▶ [EXERCISE]
Restate the records in their entirety, word for word.

Stored items from a collection
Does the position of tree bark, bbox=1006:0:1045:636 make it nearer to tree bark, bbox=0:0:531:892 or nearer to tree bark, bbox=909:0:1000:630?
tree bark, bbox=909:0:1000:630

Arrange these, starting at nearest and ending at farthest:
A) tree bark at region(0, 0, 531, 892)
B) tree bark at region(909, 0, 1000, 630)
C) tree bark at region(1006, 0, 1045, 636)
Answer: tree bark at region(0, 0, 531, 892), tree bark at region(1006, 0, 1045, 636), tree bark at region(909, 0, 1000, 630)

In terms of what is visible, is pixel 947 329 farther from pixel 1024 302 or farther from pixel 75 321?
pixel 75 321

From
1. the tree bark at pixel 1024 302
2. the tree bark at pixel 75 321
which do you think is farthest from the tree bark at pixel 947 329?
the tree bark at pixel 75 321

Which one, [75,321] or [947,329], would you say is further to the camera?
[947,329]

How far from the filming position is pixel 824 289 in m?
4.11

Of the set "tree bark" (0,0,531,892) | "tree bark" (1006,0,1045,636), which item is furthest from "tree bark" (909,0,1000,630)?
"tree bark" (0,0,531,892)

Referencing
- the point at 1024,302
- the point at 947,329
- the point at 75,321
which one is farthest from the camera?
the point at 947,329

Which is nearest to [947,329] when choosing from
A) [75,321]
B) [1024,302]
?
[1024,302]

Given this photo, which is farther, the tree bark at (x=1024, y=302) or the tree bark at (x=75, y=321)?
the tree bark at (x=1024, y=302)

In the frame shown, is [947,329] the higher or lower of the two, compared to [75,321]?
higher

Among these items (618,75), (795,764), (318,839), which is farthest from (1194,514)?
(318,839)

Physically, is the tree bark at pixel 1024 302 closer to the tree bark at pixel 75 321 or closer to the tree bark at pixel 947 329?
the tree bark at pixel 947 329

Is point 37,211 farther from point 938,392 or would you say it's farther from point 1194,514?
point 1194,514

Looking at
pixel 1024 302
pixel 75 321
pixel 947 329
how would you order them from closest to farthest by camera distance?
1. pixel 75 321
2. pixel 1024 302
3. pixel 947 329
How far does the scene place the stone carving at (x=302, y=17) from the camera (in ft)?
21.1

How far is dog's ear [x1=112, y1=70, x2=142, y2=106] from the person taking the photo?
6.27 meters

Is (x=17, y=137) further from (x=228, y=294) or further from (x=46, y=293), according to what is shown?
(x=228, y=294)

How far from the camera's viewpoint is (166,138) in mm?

▶ [COMPLETED EXERCISE]
Does the position of tree bark, bbox=1006:0:1045:636 make it nearer to tree bark, bbox=0:0:531:892 or nearer to tree bark, bbox=909:0:1000:630?
tree bark, bbox=909:0:1000:630

Arrange these, starting at nearest and ending at farthest:
A) tree bark at region(0, 0, 531, 892)
B) tree bark at region(909, 0, 1000, 630)
C) tree bark at region(1006, 0, 1045, 636)
Answer: tree bark at region(0, 0, 531, 892), tree bark at region(1006, 0, 1045, 636), tree bark at region(909, 0, 1000, 630)

In terms of what is visible, is pixel 947 329 farther from pixel 1024 302 or farther from pixel 75 321?
pixel 75 321

From
1. the tree bark at pixel 1024 302
2. the tree bark at pixel 75 321
which do you think is farthest from the tree bark at pixel 947 329?
the tree bark at pixel 75 321

Which one, [75,321] or [947,329], would you say is further to the camera?
[947,329]

How far from the filming position is pixel 824 289 in m?
4.11

Of the set "tree bark" (0,0,531,892) | "tree bark" (1006,0,1045,636), which item is furthest from "tree bark" (909,0,1000,630)?
"tree bark" (0,0,531,892)

Referencing
- the point at 1024,302
- the point at 947,329
- the point at 75,321
which one is farthest from the camera?
the point at 947,329

Which is nearest to [947,329] when choosing from
A) [75,321]
B) [1024,302]
?
[1024,302]

Given this photo, which is farther, the tree bark at (x=1024, y=302) or the tree bark at (x=75, y=321)?
the tree bark at (x=1024, y=302)

In the frame shown, is [947,329] the higher or lower of the two, compared to [75,321]?
higher

Among these items (618,75), (795,764), (318,839), which is farthest from (1194,514)?
(318,839)

Physically, is the tree bark at pixel 1024 302 closer to the tree bark at pixel 75 321 or closer to the tree bark at pixel 947 329?
the tree bark at pixel 947 329

Is point 37,211 farther from point 938,392 or would you say it's farther from point 1194,514?
point 1194,514

Looking at
pixel 1024 302
pixel 75 321
pixel 947 329
how would you order them from closest to farthest by camera distance?
1. pixel 75 321
2. pixel 1024 302
3. pixel 947 329
How far does the scene place the stone carving at (x=302, y=17) from the camera (in ft)?
21.1

How far is dog's ear [x1=112, y1=70, x2=142, y2=106] from the person taking the photo?
6.27 meters

Is (x=17, y=137) further from (x=228, y=294) or further from (x=46, y=293), according to what is shown?
(x=228, y=294)

How far from the camera's viewpoint is (166,138) in mm?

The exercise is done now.